Mais quelle victoire quand on surmonte ses peurs. En 2023 j'ai eu 3 expériences qui m'ont beaucoup marquées et qui m'ont énormément apportées. Celle tout d'abord de co-organiser un EVJF, et participé à plusieurs aspects du mariage d'une de mes meilleures amies. J'y ai beaucoup appris, je me suis surprise à me trouver solide, déterminée, capable de s'imposer. J'ai aussi vu pour la première fois un concert, celui de Harry Styles au Stade de France, alors que j'appréhendais la foule, au final c'était un moment de plénitude intense et inégalée. Enfin j'ai vécu des vacances idylliques en faisant la Loire à Vélo avec mon chéri, où nous avions tout organisé nous-meme, et tous les choix que nous avions fait étaient les bons.
Evidemment ces moments ont été entrecoupés de moments plus difficiles. Ce n'est jamais linéaire et toujours mouvants, on peut etre souvent surpris, meme si on travaille pour aplanir ces ondulations.
Car l'anxiété c'est ça : "avoir peur d'avoir peur". Cela semble ridicule pour un non-anxieux, pour un esprit cartésien. Malheureusement pour nous les anxieux, nous avons un imaginaire très développé pour créer des sources d'anxiété.
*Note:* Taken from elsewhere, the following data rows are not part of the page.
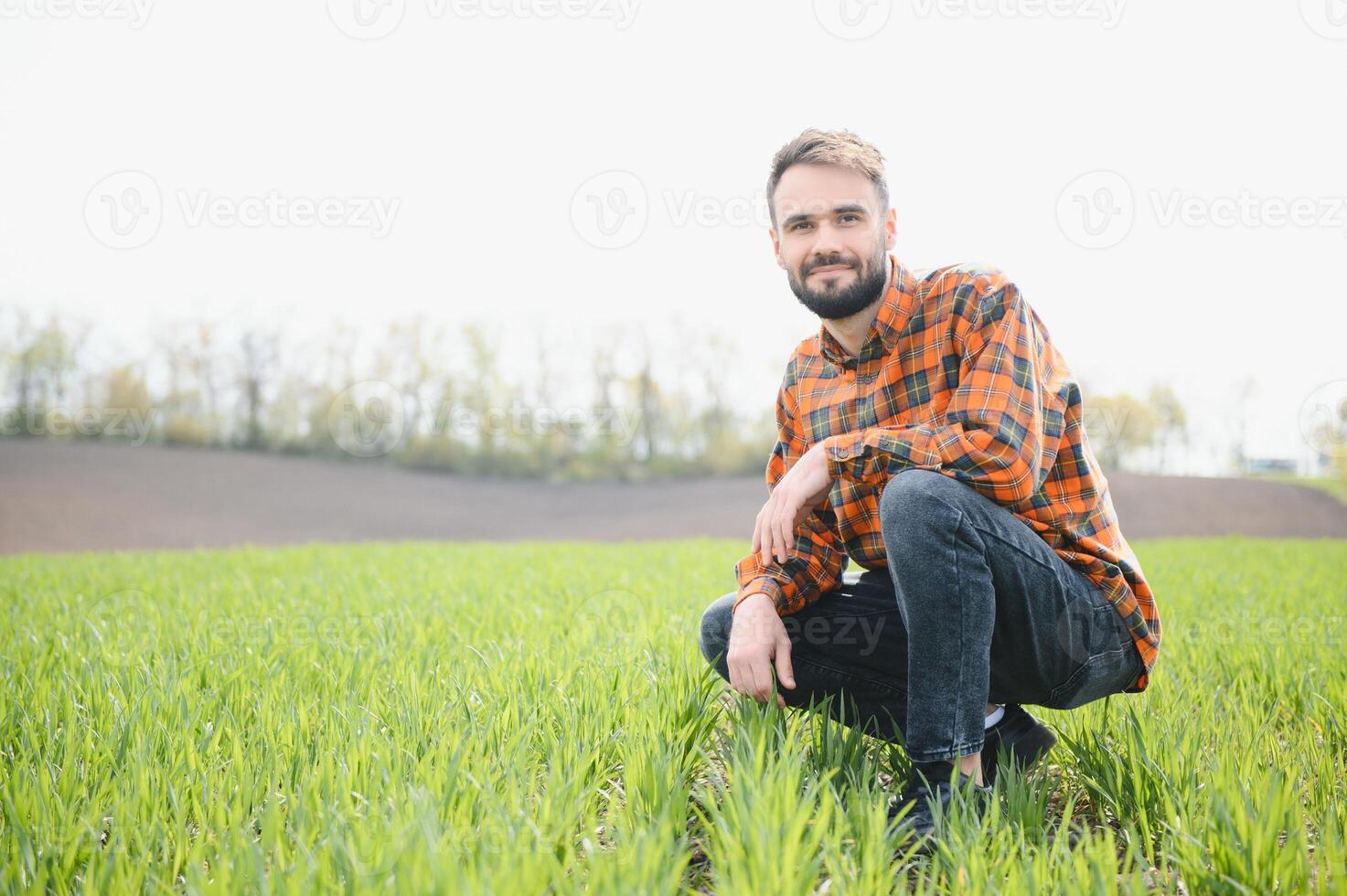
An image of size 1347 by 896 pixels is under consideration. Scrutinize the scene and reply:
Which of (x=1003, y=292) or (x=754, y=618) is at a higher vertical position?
(x=1003, y=292)

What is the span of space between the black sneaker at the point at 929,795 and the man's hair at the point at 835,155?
137cm

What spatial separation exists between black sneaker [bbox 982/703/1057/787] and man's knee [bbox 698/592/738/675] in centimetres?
68

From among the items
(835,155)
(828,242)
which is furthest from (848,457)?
(835,155)

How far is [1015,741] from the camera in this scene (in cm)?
207

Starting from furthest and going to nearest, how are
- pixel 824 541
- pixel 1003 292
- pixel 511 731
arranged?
pixel 824 541 → pixel 511 731 → pixel 1003 292

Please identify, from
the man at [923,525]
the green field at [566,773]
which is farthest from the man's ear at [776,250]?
the green field at [566,773]

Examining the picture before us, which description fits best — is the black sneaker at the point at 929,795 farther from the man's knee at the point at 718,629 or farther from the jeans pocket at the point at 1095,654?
the man's knee at the point at 718,629

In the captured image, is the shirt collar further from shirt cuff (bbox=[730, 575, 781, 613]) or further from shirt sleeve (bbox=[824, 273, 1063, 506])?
shirt cuff (bbox=[730, 575, 781, 613])

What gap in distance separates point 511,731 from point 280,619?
243cm

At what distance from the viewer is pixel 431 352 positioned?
68.6 feet

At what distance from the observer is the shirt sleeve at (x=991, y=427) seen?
5.78 feet

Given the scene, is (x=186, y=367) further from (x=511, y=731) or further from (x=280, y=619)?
(x=511, y=731)

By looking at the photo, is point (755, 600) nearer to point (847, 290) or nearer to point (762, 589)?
point (762, 589)

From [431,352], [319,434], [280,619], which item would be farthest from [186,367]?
[280,619]
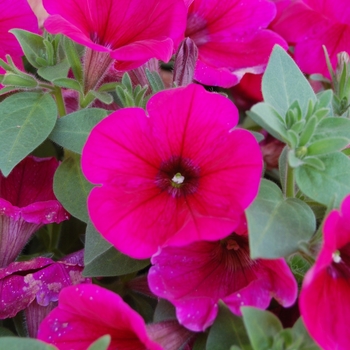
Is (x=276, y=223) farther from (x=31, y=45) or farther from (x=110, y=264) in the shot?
(x=31, y=45)

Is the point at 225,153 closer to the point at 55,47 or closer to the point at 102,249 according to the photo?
the point at 102,249

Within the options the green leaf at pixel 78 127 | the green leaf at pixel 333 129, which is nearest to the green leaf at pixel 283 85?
the green leaf at pixel 333 129

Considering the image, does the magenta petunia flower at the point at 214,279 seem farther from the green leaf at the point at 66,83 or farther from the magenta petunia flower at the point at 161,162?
the green leaf at the point at 66,83

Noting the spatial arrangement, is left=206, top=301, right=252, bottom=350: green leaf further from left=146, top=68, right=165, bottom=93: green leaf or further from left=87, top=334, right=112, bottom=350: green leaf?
left=146, top=68, right=165, bottom=93: green leaf

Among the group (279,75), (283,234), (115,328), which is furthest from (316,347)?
(279,75)

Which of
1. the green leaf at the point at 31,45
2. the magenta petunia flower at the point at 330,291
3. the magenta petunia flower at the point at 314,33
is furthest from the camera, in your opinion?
the magenta petunia flower at the point at 314,33

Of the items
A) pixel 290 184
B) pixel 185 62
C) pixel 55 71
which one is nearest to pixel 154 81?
pixel 185 62
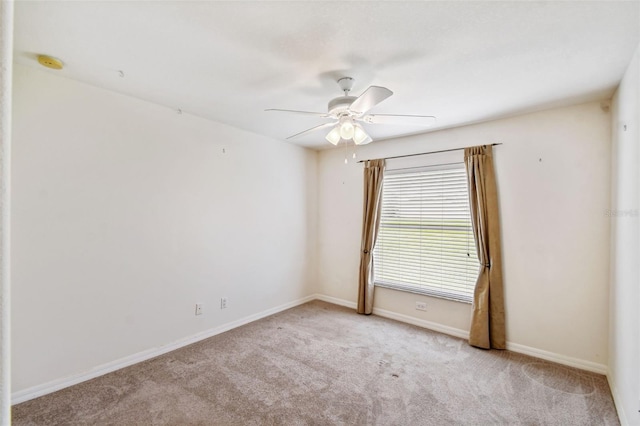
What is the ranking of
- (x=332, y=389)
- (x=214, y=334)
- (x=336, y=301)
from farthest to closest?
(x=336, y=301), (x=214, y=334), (x=332, y=389)

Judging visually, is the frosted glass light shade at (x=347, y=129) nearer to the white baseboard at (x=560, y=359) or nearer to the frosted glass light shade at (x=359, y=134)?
the frosted glass light shade at (x=359, y=134)

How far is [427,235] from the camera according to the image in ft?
12.5

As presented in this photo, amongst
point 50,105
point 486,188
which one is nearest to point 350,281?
point 486,188

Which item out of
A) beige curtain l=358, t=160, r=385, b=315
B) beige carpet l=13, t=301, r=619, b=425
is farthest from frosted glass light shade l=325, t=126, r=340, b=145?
beige carpet l=13, t=301, r=619, b=425

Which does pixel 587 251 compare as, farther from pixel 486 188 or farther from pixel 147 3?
pixel 147 3

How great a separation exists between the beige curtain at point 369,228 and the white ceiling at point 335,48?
1.42 meters

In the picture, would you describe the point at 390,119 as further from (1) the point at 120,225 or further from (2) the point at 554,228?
(1) the point at 120,225

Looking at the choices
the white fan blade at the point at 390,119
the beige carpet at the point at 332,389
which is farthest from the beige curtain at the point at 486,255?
the white fan blade at the point at 390,119

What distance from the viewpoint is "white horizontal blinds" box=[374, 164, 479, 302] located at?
139 inches

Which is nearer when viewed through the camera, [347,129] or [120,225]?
[347,129]

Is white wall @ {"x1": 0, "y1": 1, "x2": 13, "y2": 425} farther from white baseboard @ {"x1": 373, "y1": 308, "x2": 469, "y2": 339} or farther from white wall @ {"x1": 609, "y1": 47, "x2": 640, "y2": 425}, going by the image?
white baseboard @ {"x1": 373, "y1": 308, "x2": 469, "y2": 339}

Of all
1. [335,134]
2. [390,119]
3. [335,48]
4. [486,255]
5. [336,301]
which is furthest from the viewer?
[336,301]

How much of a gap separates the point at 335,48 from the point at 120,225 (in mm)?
2387

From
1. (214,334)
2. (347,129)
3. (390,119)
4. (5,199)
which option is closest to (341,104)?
(347,129)
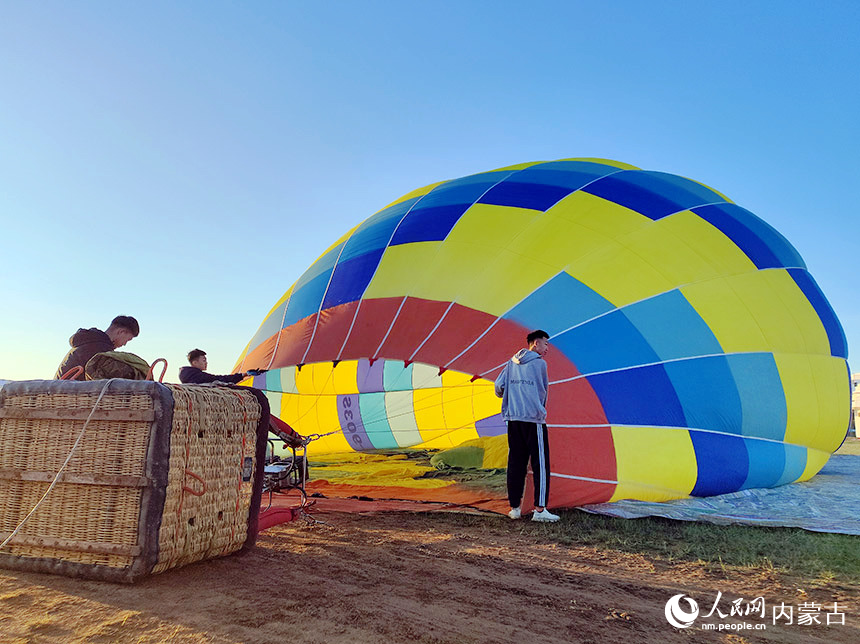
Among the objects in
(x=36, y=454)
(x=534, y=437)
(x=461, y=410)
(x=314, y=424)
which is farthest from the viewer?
(x=461, y=410)

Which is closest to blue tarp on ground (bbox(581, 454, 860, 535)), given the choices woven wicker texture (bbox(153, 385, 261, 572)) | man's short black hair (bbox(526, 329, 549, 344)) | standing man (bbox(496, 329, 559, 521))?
standing man (bbox(496, 329, 559, 521))

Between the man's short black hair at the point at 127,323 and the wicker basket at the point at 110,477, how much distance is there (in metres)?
1.01

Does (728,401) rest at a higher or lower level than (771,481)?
higher

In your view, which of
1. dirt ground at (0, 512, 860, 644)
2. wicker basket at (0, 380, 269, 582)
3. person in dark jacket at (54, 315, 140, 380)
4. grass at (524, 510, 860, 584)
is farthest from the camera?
person in dark jacket at (54, 315, 140, 380)

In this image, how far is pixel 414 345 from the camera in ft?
16.2

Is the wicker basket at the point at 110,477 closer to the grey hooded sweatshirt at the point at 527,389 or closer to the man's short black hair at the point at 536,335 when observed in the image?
the grey hooded sweatshirt at the point at 527,389

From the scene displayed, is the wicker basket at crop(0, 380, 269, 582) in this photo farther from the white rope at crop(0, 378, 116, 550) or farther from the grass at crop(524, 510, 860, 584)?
the grass at crop(524, 510, 860, 584)

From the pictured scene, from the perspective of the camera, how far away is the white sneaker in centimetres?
384

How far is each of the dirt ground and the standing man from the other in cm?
79

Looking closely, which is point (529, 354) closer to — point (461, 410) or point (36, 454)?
point (36, 454)

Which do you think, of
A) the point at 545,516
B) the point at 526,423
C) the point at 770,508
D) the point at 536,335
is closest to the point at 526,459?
the point at 526,423

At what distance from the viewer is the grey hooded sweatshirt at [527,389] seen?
4090mm

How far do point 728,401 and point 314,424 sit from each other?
15.8 ft

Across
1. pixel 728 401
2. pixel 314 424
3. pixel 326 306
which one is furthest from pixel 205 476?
pixel 314 424
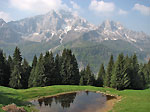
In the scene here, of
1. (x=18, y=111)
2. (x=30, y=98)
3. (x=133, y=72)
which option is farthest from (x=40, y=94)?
(x=133, y=72)

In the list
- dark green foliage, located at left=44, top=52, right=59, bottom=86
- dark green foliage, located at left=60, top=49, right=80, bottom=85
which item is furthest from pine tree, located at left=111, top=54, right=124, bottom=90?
dark green foliage, located at left=44, top=52, right=59, bottom=86

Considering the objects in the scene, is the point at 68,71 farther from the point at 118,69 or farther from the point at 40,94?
the point at 40,94

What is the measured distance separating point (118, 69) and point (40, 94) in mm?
34351

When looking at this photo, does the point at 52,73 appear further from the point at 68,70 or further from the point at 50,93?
the point at 50,93

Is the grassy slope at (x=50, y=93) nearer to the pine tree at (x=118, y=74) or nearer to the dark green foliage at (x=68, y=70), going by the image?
the dark green foliage at (x=68, y=70)

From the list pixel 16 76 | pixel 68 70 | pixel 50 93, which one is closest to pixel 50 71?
pixel 68 70

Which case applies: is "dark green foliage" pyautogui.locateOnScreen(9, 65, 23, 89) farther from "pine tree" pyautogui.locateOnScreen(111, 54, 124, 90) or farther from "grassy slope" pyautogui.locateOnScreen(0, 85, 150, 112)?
"pine tree" pyautogui.locateOnScreen(111, 54, 124, 90)

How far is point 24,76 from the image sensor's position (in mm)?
61500

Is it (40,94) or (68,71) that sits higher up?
(68,71)

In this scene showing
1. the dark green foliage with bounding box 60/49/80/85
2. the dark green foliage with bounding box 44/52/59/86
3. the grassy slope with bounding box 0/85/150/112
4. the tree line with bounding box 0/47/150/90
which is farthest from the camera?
the dark green foliage with bounding box 60/49/80/85

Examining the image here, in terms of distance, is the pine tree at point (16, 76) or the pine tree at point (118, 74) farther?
the pine tree at point (118, 74)

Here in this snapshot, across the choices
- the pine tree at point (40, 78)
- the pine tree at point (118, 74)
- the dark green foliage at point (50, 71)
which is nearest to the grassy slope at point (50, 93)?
the pine tree at point (40, 78)

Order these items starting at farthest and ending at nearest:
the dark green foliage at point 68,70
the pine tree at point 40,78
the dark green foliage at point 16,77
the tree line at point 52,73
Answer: the dark green foliage at point 68,70, the tree line at point 52,73, the dark green foliage at point 16,77, the pine tree at point 40,78

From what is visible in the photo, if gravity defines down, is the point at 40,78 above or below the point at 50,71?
below
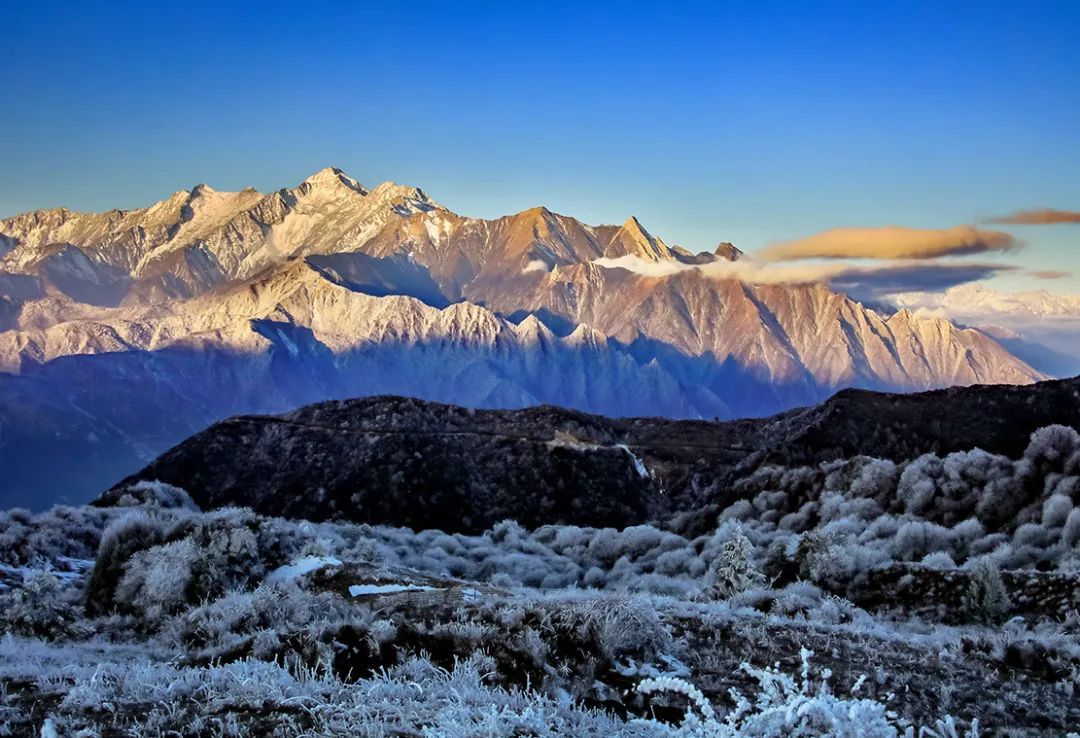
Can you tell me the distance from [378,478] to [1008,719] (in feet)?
196

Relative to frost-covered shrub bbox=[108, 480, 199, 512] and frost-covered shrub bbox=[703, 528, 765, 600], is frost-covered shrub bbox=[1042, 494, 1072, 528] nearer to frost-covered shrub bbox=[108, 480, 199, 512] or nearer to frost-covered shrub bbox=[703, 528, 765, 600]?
frost-covered shrub bbox=[703, 528, 765, 600]

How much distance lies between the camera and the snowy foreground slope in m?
6.48

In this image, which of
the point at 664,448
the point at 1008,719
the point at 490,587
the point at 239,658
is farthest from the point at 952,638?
the point at 664,448

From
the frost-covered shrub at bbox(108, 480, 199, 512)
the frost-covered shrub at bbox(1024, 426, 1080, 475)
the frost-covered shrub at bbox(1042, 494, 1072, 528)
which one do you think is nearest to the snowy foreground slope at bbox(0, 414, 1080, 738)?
the frost-covered shrub at bbox(1042, 494, 1072, 528)

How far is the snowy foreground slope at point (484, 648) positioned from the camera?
6480 mm

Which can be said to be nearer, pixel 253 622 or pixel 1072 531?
pixel 253 622

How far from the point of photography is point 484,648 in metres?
8.54

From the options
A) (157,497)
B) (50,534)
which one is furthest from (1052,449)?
(157,497)

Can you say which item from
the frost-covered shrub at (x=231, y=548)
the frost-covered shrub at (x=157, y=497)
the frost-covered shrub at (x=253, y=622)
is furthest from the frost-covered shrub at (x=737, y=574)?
the frost-covered shrub at (x=157, y=497)

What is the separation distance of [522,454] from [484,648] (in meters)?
62.9

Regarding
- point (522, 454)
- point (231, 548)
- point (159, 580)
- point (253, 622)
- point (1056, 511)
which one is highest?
point (253, 622)

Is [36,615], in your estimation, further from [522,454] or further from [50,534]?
[522,454]

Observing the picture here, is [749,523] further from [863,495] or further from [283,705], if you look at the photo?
[283,705]

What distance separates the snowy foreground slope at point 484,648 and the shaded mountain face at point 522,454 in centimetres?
4132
Accepter cette situation telle qu'elle est, c'est beaucoup de travail. "Ok, j'ai ça, mais je ne suis pas ça". Je suis bien plus et ça ne me défini pas. Il faut se le répéter beaucoup beaucoup de fois. "Je ne suis pas mon anxiété", je suis aimée pour tout mon etre, et surtout je m'aime pour tout ce que je suis. Je ne suis pas coupable de cette situation. Je ne suis pas coupable de l'état que l'anxiété me fait subir.
Sur le plan personnel, je le vis plutot bien car j'ai une immense chance : celle d'etre écoutée, accompagnée, comprise, sans etre jugée.
Sur le plan professionnel c'est une autre histoire. En 2024 on doit encore lutter pour ne pas etre vue comme "faible", "vulnérable", "fragile" et tout autre adjectif dépréciatif. Souffrir d'anxiété et avoir un problème de dos chronique n'est pas vu de la meme manière. On peut facilement s'identifier dans une douleur physique, mais je pense qu'il parait beaucoup plus abstrait de se projeter dans une douleur mentale, tant que l'on ne l'a pas vécu, ou alors qu'on n'a peu d'empathie envers autrui.
Aujourd'hui j'aime me rappeler que beaucoup d'anxieux sont capables de faire de grandes choses, et que dans l'état où est le monde, nous ne sommes pas un si petit groupe que ça. Certes, une personne non-anxieuse fera un pas alors que nous aurons besoin de deux pour avancer, qu'il nous aura fallu plus d'énergie pour y arriver, mais cela prouve aussi une ténacité à toujours vouloir se relever, en sachant qu'il y aura encore du bien et du moins bien à venir.
Je suis une personne anxieuse et je vais continuer à montrer que l'on peut faire de belles choses.